Adam Pendleton. Black Dada (LK/LC/AA). 2008–09. Silkscreen on canvas. Diptych. The Museum of Modern Art. Fund for the Twenty-First Century

Adam Pendleton is an American artist whose practice encompasses not only painting, but also performance, photographic collage, publishing, and more. Although Black Dada (LK/LC/AA) is the first work by Pendleton to enter MoMA’s collection, it is not his first rodeo with the Museum; Pendleton’s installation Abolition of Alienated Labor was included in last summer’s Greater New York exhibition at MoMA PS1. Black Dada (LK/LC/AA) is a nearly monochromatic painting, with three slightly lighter bands of color stretching back and forth across the middle part of the work; six letters, L, K, L, C, A, and A, are printed on the canvas in an even lighter shade. Pendleton’s work engages with language in both literal and figurative ways. The title, Black Dada, concretely describes the color of the painting and the textual motif of the work. But the combination of these words, black and dada, elicits other connotations. Dada, a nonsense word coined by a group of European artists at the outbreak of WWI, is imbued with the intentions of their radical and innovative artistic practices that challenged classical forms of art making. Black Dada also borrows from a 1964 work by the Beat poet Amiri Baraka, Black Dada Nihilismus. These words converge in a way that introduces sociopolitical issues of race and revolution that go well beyond the physical properties of the work.

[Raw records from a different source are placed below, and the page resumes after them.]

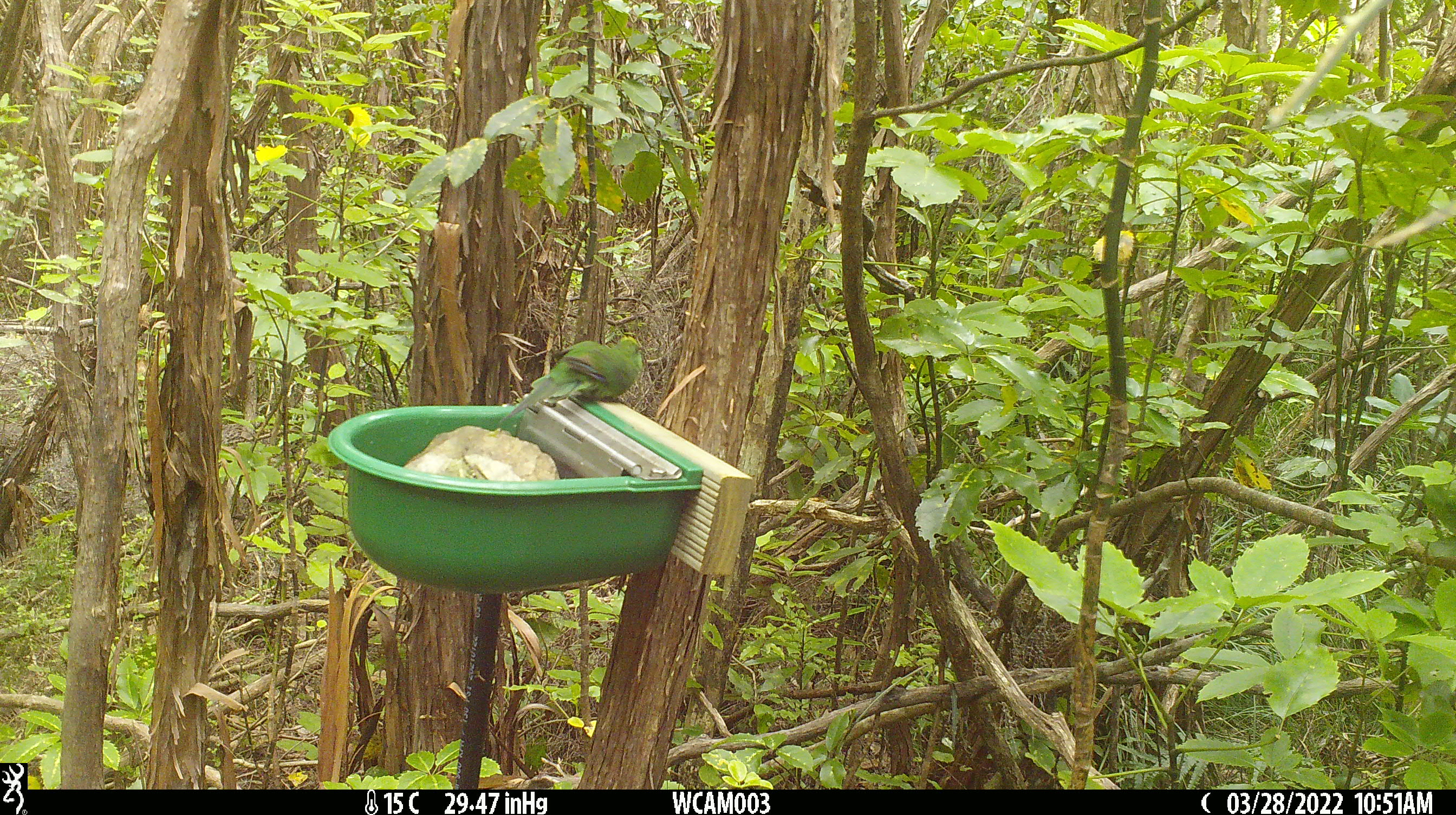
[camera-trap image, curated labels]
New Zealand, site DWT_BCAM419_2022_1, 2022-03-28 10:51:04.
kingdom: Animalia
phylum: Chordata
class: Aves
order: Psittaciformes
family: Psittaculidae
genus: Cyanoramphus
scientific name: Cyanoramphus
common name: parakeet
Parakeet (Cyanoramphus).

Since 1986 the Dutch artist Mark Manders has been creating an idiosyncratic lexicon of works that tie into his larger, overarching, artistic endeavor, which the artist calls “self-portrait as a building.” This is not a real, physically articulated building, but rather an ever expanding conceptual space that comprises the artist’s installations, drawings, books, and sculptures. Manders employs notions of sentence structure in Fox/Mouse/Belt that differ greatly from the figurative way that Pendleton uses language to bring historical references into the present. When Manders began his ongoing “self-portrait” he decided that words did not convey the depth and texture of his thoughts, so he decided to write “not with words but with objects.” Fox/Mouse/Belt is composed of three individual objects or words: a fox (a leaping fox to be exact!), a mouse, and a belt that connects each element to create one sculptural unit. The structure of a sentence is reflected in animals’ function as subject and object, and the depiction of a verb in the leaping action of the fox. The stillness of the scene and the odd belting together of a fox and mouse create a sense of ambiguity in this “sentence” that leaves any narrative unclear—perhaps it’s something that we as viewers are meant to fill in! While the three objects/words are combined at the micro level in this individual work, one thing I find really interesting in Manders’s practice is that the work also functions on a macro level, relating to the personal mythology and iconography of the artist’s larger oeuvre.

Mark Manders. Room with Chairs and Factory. 2003–08. Wood, iron, rubber, painted polyester, painted ceramic, painted canvas, painted wig, chair, and offset print on paper. The Museum of Modern Art. Committee on Painting and Sculpture Funds

Fortunately for MoMA, this is not the only work by the artist in the collection; just last June we acquired Room with Chairs and Factory (2003–08), which is currently on tour in Manders’s solo show Parallel Occurrences/Documented Assignments at the Aspen Art Museum.